1. Skip the bread basket:White flour and processed foods are the antithesis to weight loss. The number one reason why most people are overweight is because they consume too much processed white flour. This includes bread, pasta, cereal, cookies, crackers, cake, etc. Often times these foods are easy to turn to in a hurry and make up a large portion of our diets. These foods can be replaced with whole wheat versions, but if you’re serious about weight loss then you’ll cut gluten-based products be they white or wheat out of your diet altogether.

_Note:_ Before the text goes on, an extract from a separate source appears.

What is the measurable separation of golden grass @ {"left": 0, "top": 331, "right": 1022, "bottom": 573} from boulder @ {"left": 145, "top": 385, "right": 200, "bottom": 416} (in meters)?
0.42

2. Follow the 50-25-25 rule: This concept has to do with the way you fill your plate at mealtimes. Your plate should always contain 50% lean protein (chicken breast, salmon, turkey, tilapia etc.), 25% whole grains (the best are brown rice, quinoa, or a gluten-free pasta), and 25% should consist of leafy vegetables. With this combination, you are getting all of the vitamins and nutrients your body needs to function at its peak and process the food you eat in a more efficient way. This also allows you to focus on portion control and not eat entirely one food group at a meal.

3. Up your protein consumption: Protein is the basic building block for lean muscle mass. Lean muscle burns more fat than the fat in your body does even while you’re sleeping. Protein also keeps you fuller for longer so that you’re less likely to mindlessly snack or overeat during meals.

4. Drink more water: Being hydrated is an essential part to any weight loss program. Water helps flush toxins from your body that may be slowing down your body’s fat burning processes and keeping you from losing the weight you’d like to be losing. Keeping your body hydrated is also a good way to boost your energy so that you can be more active throughout the day.

5. Exercise, Exercise, Exercise-Getting out and being active is so much more important than simply promoting weight loss. Exercise promotes heart health, bone density, clearer skin, and lifts your overall mood. Losing weight is 80% nutrition and 20% exercise, but you should be getting 30-60 minutes of exercise 3-5 times a week to be healthy. Start slow and work your way to longer periods of time with higher intensity.

Losing weight can be a daunting task for any individual, but with these 5 tips and a commitment to improving your health you should be on your way to reaching your diet and fitness goals in no time.